I've tried using CSV library but the file is evidently too big - all requests (CSV_MatchCellColumn, CSV_ReadCell) return empty.
Since what i need to do is list files in local directory and search CSV for rows that contain their names, i'm now building multiple pseudo-arrays (one array is not enough because it limits me to 16384 characters for all file names, that's around 500 files for my use case) with file names and loop each of these arrays against the CSV contents, building smaller CSV that works fine with the library.
Code: Select all
Loop, read, posts.csv, posts_relevant.csv
{
if A_LoopReadLine contains %0RelevantList%
;0RelevantList is just a bunch of "," delimited file names.

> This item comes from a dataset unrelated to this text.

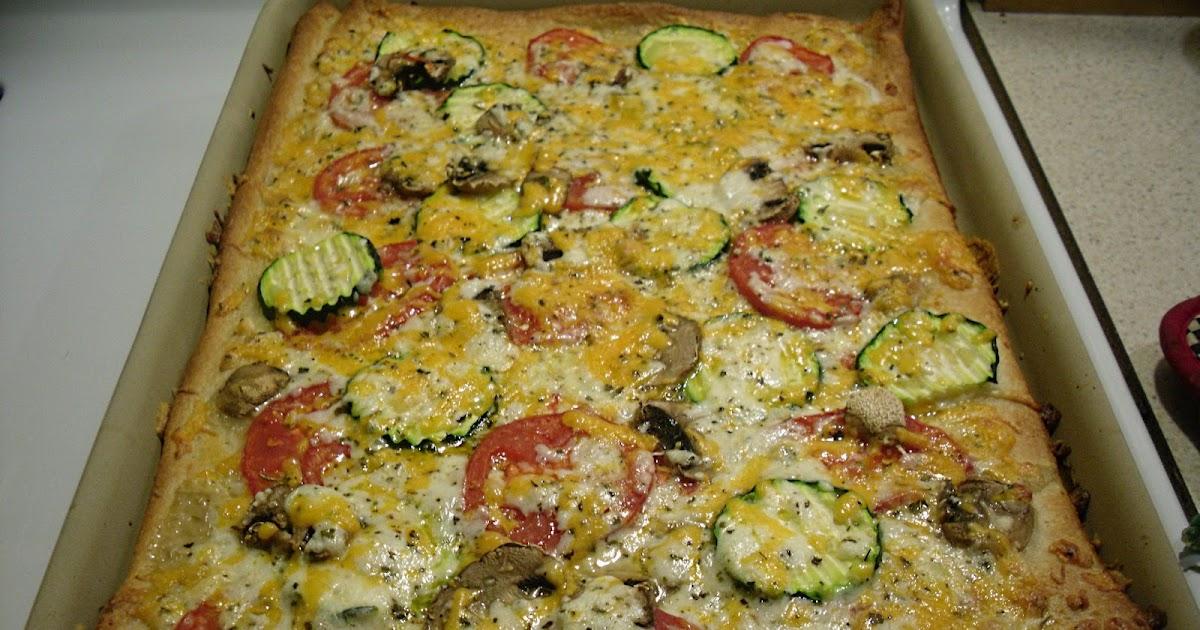 Comfy Cuisine: Three Cheese Garden Pizza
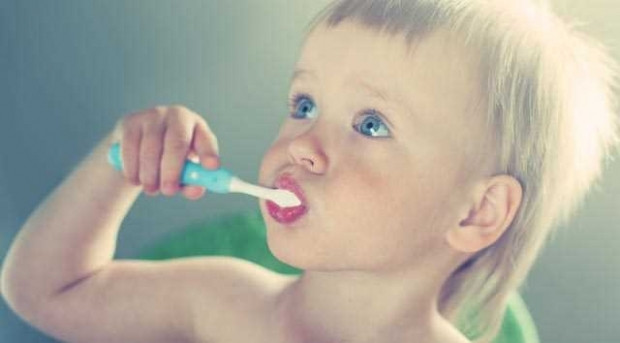Diş fırçasını asla ıslatmayın - Page 3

FileAppend, %A_LoopReadLine%`n
}
The problem is... Each loop takes around 10 minutes on a top-end hardware, reading the file from SSD. It's definitely bearable and since i'm using AHK which i understand decently, i can live with that.
I just wonder if there are any scripts or ideas that would allow me to get more speed, maybe utilize more RAM (i'm using ~4MB and one CPU core now) . E.g. loading the file into the RAM and reading from there, for example. Or maybe even using other software for each search...
One other idea i've had is to add all the pseudo-arrays %0RelevantList% at once, according to the doc page i can do that:
Code: Select all
if A_LoopReadLine contains %0RelevantList%1,%0RelevantList%2,%0RelevantList%3...
Code: Select all
Loop % FFileList.Length()
{
LoopReadLine=
0RelevantAdd=
LoopReadLine := FFileList[A_Index]
Length := StrLen(0RelevantList%NUM%)
if (Length > 16000)
{
NUM += 1
}
StringTrimRight, 0RelevantAdd, LoopReadLine, 4
0RelevantList%NUM% := 0RelevantList%NUM% 0RelevantAdd ","
}